General Electric plans to set up a new manufacturing plant at a potential investment of up to $50 million in India, where it also intends to hire 3,000 people for its technology centre here, senior company officials said on Thursday.
"... Between $10 million and $50 million," he told reporters when asked about the investment for the plant, which is planned to manufacture products from across its businesses.
The Vice-President and Managing Director of the GE India Technology Centre, Sanjay M Correa, said GE also is keen to hire 3,000 people for its India Technology Centre, which currently has a 5,000-strong workforce, in the next three years.

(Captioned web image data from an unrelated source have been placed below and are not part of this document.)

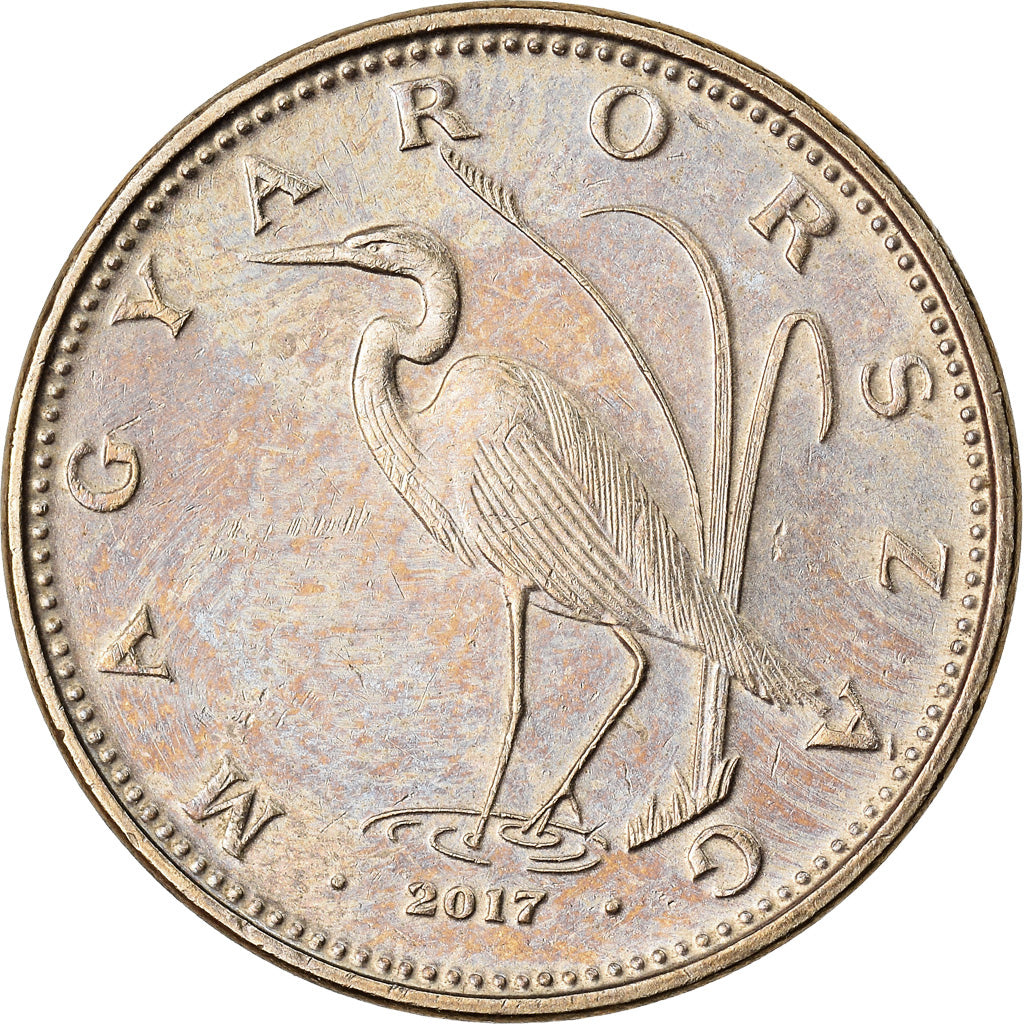 Moneda, Hungría, 5 Forint, 2017, MBC, Níquel - latón, KM:New
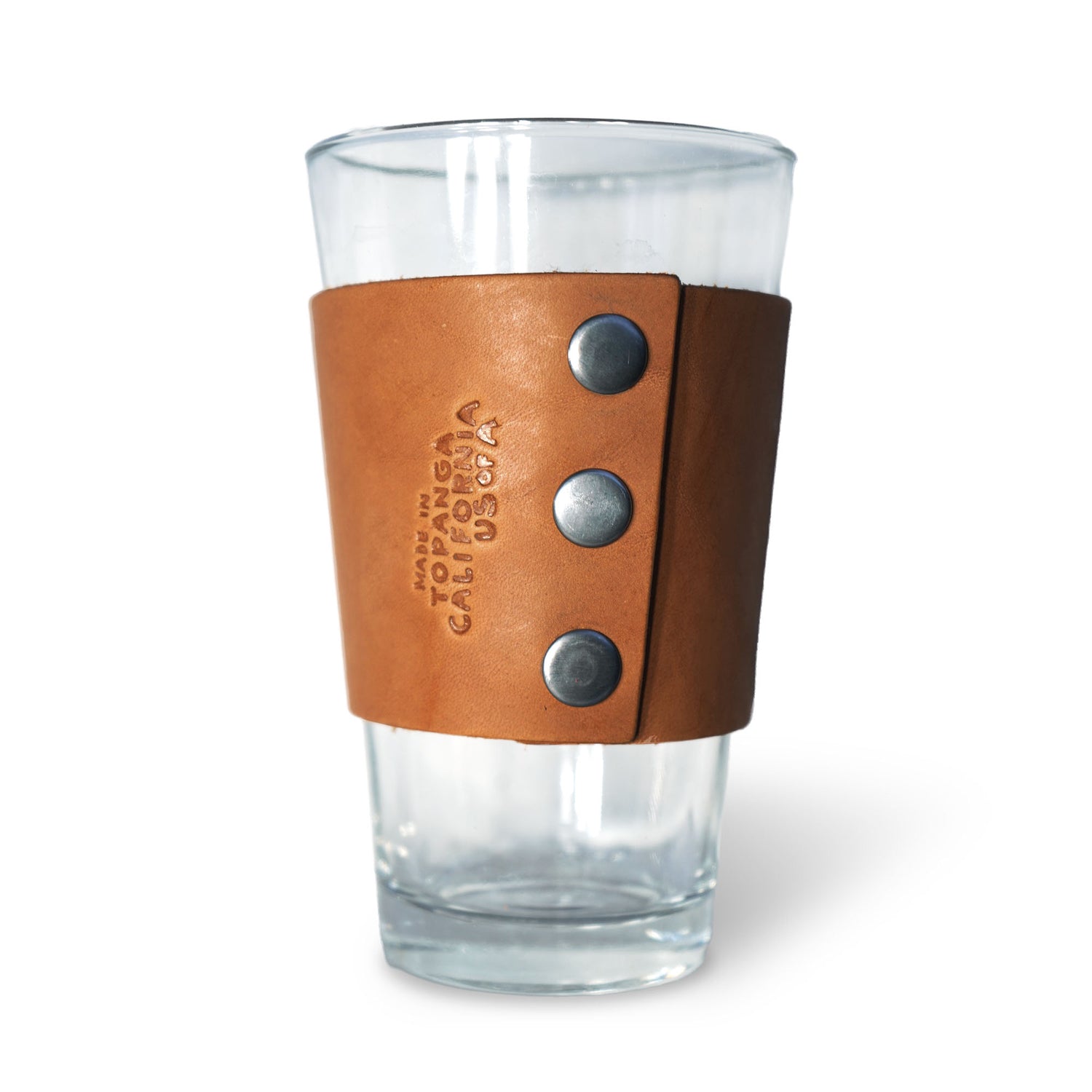 Leather Pint Glass Sleeve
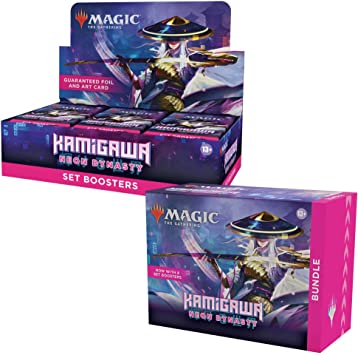 Magic: The Gathering Kamigawa: Neon Dynasty Bundle – Includes 1 Set Booster Box   1 Bundle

The 1.1 million square feet centre here, GE's first and largest integrated multidisciplinary research and product development centre outside the US, elebrated its tenth anniversary on Thursday.
This centre, for which the company has invested $175 million, has so far filed more than 1,000 patents, out of which more than 140 have been granted.
Correa said the technology centre here is working on key technologies that will help roll-out products in areas such as healthcare and energy, such as generators using bio-mass, high-density batteries, hybrid locomotives and thin-film solar and digital pathology, in the coming months.
Flannery said that GE, a leading infrastructure, healthcare and financial services company, will foray into the nuclear power business in India as the market develops in the country.
GE India, which employs 12,000 people across India, earned $1.6 billion in 2009, comprising local sales, exports and joint venture revenues. GE Global Research Senior Vice-President and Director Mark M Little said the company plans to open a technology centre in Brazil.